Provided text:

================================

Bachelor says Remus was a criminal defense attorney.
"He eventually found himself, when Prohibition began in Illinois, defending a bunch of small time bootleggers, and the proverbial light bulb went on over his head," Bachelor says. "He said, 'If these small timers can make thousands, then with my genius, I can make millions.' "
Remus got into some trouble in Chicago, and moved.
"When George Remus came to Cincinnati he built and extended a nationwide empire built on the sale of illegal alcohol, primarily bourbon," he says. "He became the unofficial mayor of Newport, which was the original Sin City. He kind of taught Newport how to be corrupt."
Crime was paying off for Remus. Bachelor says no one knows for sure how much money he had, but there are estimates ranging from $10 million to $150 million in the 1920s.
"In our money, if some of those high estimates are true, he certainly would have been a billionaire. Maybe a billionaire many times over."
As the filthy rich are wont to do, Remus bought some property on Hermosa Street in West Price Hill. Fire insurance maps from 1922 show his estate reached from the east side of Hermosa to Greenwich Street, and from Rapid Run Pike to West Eight Street.
Bachelor says the Lackman family had already built a house on the land, but George had to put his touch on it.
"He didn't necessarily gut it, but kind of, and he put in a pool that was allegedly lined with Rookwood tile, and it was an indoor pool because George was a big swimming fan," he says. "Some say that this house was a model for what [F. Scott] Fitzgerald had for Gatsby's house in The Great Gatsby."
Bachelor says there are pictures of the interior and the exterior, but they really don't do it justice.
As for visiting the home, he says unfortunately, photos are just about all that are left. Just about.
Anderson Township blacksmith Jordan Graff says he was hired to restore the gates that stood at the Remus driveway.
"When that mansion was demolished I was told the gates were gifted to Elder High School, and Elder High School put them at their back entrance, and this probably would have been in the '50s or '60s."
Graff says after the gates at Elder were replaced, his client acquired them, with plans to install them somewhere on the West Side. Graff's looking for a photograph of the gates to confirm their origin.

================================

Supplied information:
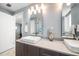 Bathroom featuring double sinks, grey cabinets, and modern fixtures with a mirror at 15 Avalon St # 704, Clearwater Beach, FL 33767
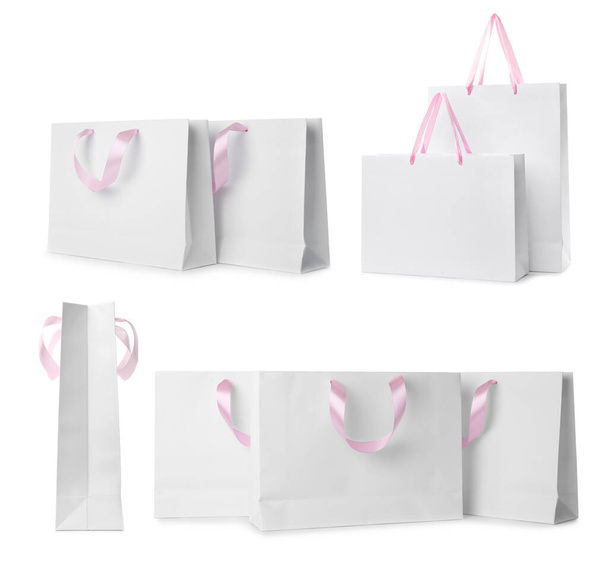 Set with paper shopping bags on white background - Foto, Bild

================================

Using the information:
a) In the text about George Remus, where were the Remus driveway gates reportedly given when the mansion was demolished?
b) Reproduce the text about George Remus word for word between "Bachelor says the Lackman" and "left. Just about.", inclusive.
c) Write the next part of the text about George Remus, picking up after its last sentence.

Task-by-task results:
a) Elder High School

b)
Bachelor says the Lackman family had already built a house on the land, but George had to put his touch on it.
"He didn't necessarily gut it, but kind of, and he put in a pool that was allegedly lined with Rookwood tile, and it was an indoor pool because George was a big swimming fan," he says. "Some say that this house was a model for what [F. Scott] Fitzgerald had for Gatsby's house in The Great Gatsby."
Bachelor says there are pictures of the interior and the exterior, but they really don't do it justice.
As for visiting the home, he says unfortunately, photos are just about all that are left. Just about.

c)
There are a few photographs in the Cincinnati Hamilton County Public Library's collection, showing the ballroom, bedrooms and, as Bachelor points out, the pool.
"There are rumors that there have been pieces of his tile pool found, when people are mowing the grass and all that," he says. "I never actually, when I lived in Cincinnati, I never had the courage to go there and just try to dig around because most people in Cincinnati don't want you just aimlessly digging around in their backyard."
Price Hill Historical Society says they have some souvenirs: a dining room set and chairs from the Remus estate. But a spokesman says they're not from the mansion.
Bachelor says there are other Remus relics still around.
"At the Mt. Adams Bar & Grill, they have a bar back that they say was owned by Remus, but we're not sure if it came out of a speakeasy that Remus owned, or out of his mansion."
Bachelor says Remus's third wife started selling off pieces of the estate, after he killed his second wife, which is a whole other story.
"Every aspect of George Remus' life becomes increasingly more bonkers to the point where it's almost unbelievable."
The house was torn down in 1934, but the pool survived until 1940.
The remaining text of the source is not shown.